Beginning in 2009, electricity generating units of 25 megawatts and greater are required to hold an allowance for each ton of CO2 emitted in 10 Northeastern States as part of the Regional Greenhouse Gas Initiative (RGGI).  The States participating in RGGI include Connecticut, Maine, Maryland, Massachusetts, Rhode Island, Vermont, New York, New Jersey, New Hampshire, and Delaware.  RGGI is modeled in AEO2010 as an emissions reduction for the Middle Atlantic region. 

Coal Alternative Cases 

Coal Cost Cases 

In the reference case, coal mine labor productivity is assumed to decline on average by 0.3 percent per year through 2035 while miner wage rates and mine equipment costs remain constant in 2008 dollars.  Eastern and Western transportation rates are flat and 5 percent higher, respectively, in 2035 compared to 2008.  In two alternative coal cost cases, productivity, average miner wages, equipment cost, and transportation rate assumptions were modified for 2010 through 2035 in order to examine the impacts on U.S. coal supply, demand, distribution and prices. 

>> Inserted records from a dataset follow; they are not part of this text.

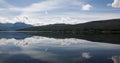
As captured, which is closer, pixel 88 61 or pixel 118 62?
pixel 118 62

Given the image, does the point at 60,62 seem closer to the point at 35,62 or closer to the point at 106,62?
the point at 35,62

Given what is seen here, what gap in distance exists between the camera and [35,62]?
2689cm

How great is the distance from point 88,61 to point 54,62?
396 centimetres

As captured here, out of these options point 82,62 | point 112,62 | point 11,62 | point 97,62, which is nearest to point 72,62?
point 82,62

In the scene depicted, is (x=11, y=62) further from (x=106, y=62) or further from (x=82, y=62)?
(x=106, y=62)

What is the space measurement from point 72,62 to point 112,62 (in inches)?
176

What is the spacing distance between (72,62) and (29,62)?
198 inches

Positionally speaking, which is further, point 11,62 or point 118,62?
point 11,62

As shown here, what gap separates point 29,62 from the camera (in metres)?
26.6

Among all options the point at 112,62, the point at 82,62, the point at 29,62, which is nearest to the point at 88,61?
the point at 82,62

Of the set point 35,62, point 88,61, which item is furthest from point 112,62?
point 35,62

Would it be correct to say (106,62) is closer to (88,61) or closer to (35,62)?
(88,61)

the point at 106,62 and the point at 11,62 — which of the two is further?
the point at 11,62

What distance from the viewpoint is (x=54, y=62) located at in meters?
26.5
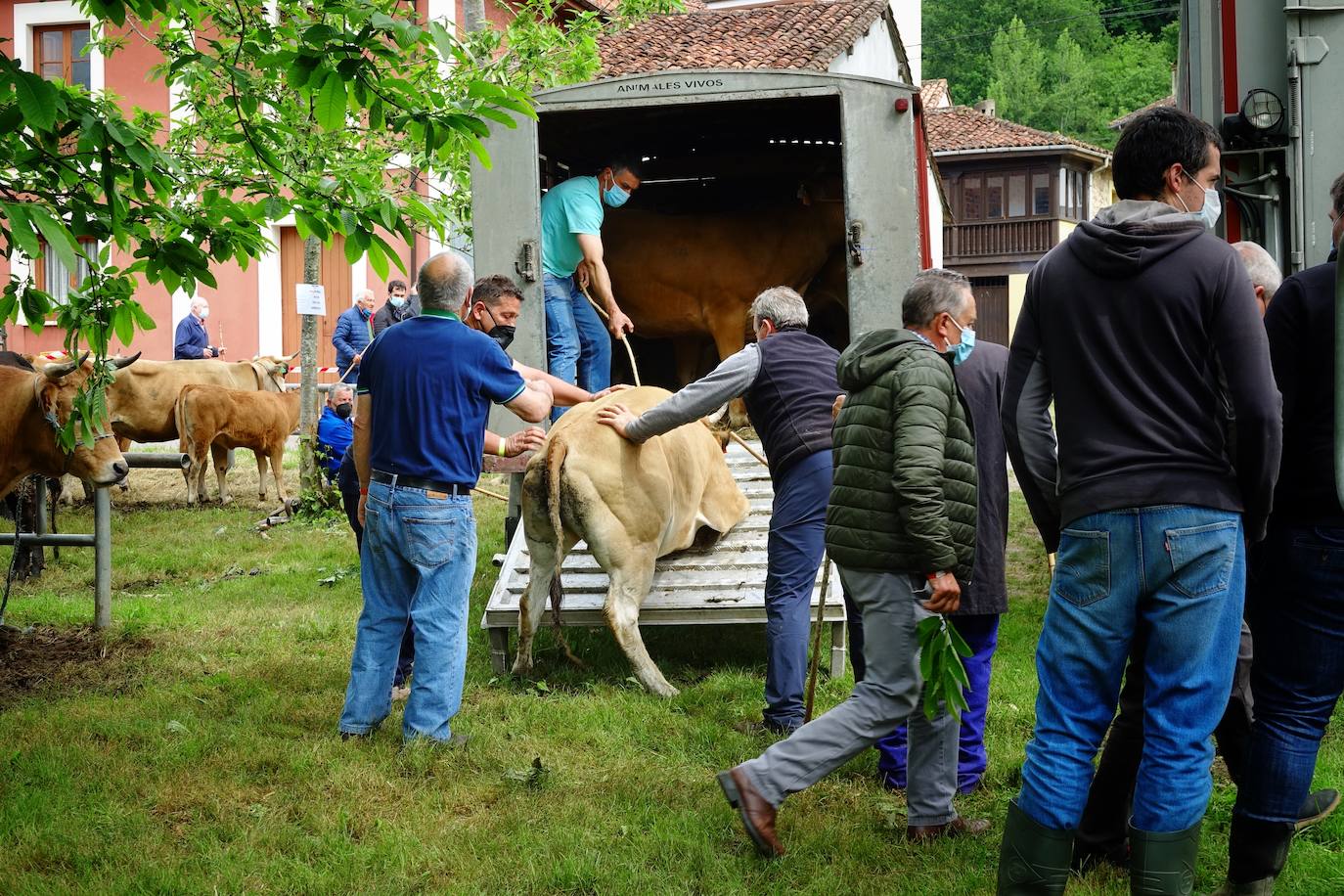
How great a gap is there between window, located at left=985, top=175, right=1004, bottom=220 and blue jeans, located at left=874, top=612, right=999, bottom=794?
3899cm

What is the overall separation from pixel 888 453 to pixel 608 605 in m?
2.36

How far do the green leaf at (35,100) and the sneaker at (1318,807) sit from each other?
4254mm

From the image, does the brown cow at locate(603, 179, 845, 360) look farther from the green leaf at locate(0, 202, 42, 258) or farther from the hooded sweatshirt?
the green leaf at locate(0, 202, 42, 258)

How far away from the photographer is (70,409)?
652 centimetres

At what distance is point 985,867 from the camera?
3805mm

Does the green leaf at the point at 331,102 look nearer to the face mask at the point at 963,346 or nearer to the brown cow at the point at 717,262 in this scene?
the face mask at the point at 963,346

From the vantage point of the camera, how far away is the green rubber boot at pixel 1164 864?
2.99m

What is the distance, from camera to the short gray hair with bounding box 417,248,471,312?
16.8ft

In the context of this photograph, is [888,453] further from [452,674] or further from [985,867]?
[452,674]

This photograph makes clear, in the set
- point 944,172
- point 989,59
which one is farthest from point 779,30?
point 989,59

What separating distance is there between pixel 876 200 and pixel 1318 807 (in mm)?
4121

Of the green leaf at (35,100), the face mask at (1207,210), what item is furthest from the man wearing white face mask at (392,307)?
the face mask at (1207,210)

In the low mining cost case, coal mine labor productivity is assumed to increase at an average rate of 3.2 percent per year through 2035.  Coal mining wages, mine equipment costs, and other mine suppy costs are all assumed to be about 25 percent lower by 2035 in real terms in the low coal cost case.  Coal transportation rates, excluding the impact of fuel surcharges, are assumed to be 25 percent lower by 2035. 

In the high mining cost case, coal mine labor productivity is assumed to decline at an average rate of 3.0 percent per year through 2035.  Coal mining wages, mine equipment costs, and other mine supply costs are assumed to be about 30 percent higher by 2035.  Compared to the reference case, coal transportation rates are assumed to be 25 percent higher by 2035.  

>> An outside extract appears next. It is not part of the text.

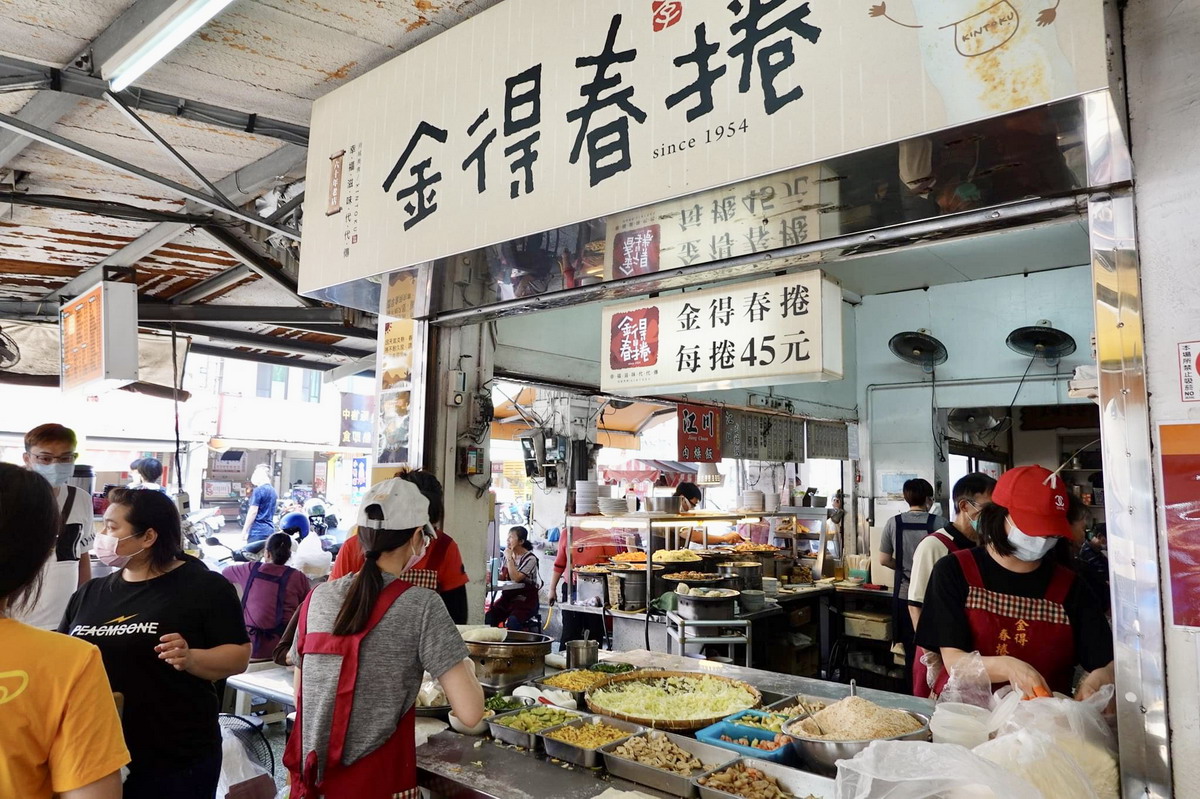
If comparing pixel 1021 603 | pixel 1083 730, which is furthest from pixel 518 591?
pixel 1083 730

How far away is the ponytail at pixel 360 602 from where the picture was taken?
7.77 ft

The low and high coal cost cases represent fully integrated NEMS runs, with feedback from the Macroeconomic Activity, International, supply, conversion, and end-use demand modules. 

No Greenhouse Gas Concern Case 

In the reference case, to reflect the market reaction to potential future GHG regulation, a 3-percentage-point increase in the cost of capital for investments in new coal-fired power plants without carbon capture and sequestration technology and new coal-to-liquids plants is assumed.  Those assumptions affect cost evaluations for the construction of new capacity but not the actual operating costs when a new plant begins operation nor does it affect the operation of existing plants.  This adjustment was first implemented for AEO2009

The No GHG concern case excludes the 3-percentage point increase in the cost of capital.